Paginatekst:
En 't schijnt dat alleman daarop nu zei: 't is goed.
- Dus? Dus als Brugge's Stadswerkdienst iets doet, dat mag dan kunstloos zijn? En... kunstwerk kan hij niet alleen; maar dat, een kunstloos werk, dat kan hij wel alleen?
- Nu kunstloos moet die halle zijn! Waarom? Te Brugge? Elders ja, maar hier te Brugge? Omdat die bouw verdoken staat, en niet langs straat? Maar - is 't niet waar, - heel Brugge staat toch anders vol met gevels alzoo binnen, àl even lief als die op strate! Wat zal dat nu bedoelen? Gaan ze 't volk nu leeren de binnens maar-verwaarloozen, om slechts voor buitenschijn te zorgen?

Gegevensrecords:
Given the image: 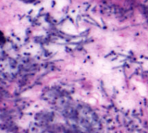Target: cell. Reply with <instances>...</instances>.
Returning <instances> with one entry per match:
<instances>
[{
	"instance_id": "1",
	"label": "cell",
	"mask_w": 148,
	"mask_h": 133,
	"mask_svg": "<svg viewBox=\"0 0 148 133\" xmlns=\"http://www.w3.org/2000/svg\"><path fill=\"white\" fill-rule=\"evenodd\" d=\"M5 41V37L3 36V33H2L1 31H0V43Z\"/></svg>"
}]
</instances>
* * *
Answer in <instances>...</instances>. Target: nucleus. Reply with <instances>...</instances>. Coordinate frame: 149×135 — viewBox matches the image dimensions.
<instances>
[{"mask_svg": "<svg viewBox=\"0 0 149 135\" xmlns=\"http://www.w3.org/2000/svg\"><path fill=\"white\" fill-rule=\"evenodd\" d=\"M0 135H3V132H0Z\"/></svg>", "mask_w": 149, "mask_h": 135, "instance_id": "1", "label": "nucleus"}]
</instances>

Opdracht:
Neem uit de tekst over de halle in Brugge letterlijk het stuk over van "En 't schijnt" tot en met "hij wel alleen?".

Volledig antwoord:
En 't schijnt dat alleman daarop nu zei: 't is goed.
- Dus? Dus als Brugge's Stadswerkdienst iets doet, dat mag dan kunstloos zijn? En... kunstwerk kan hij niet alleen; maar dat, een kunstloos werk, dat kan hij wel alleen?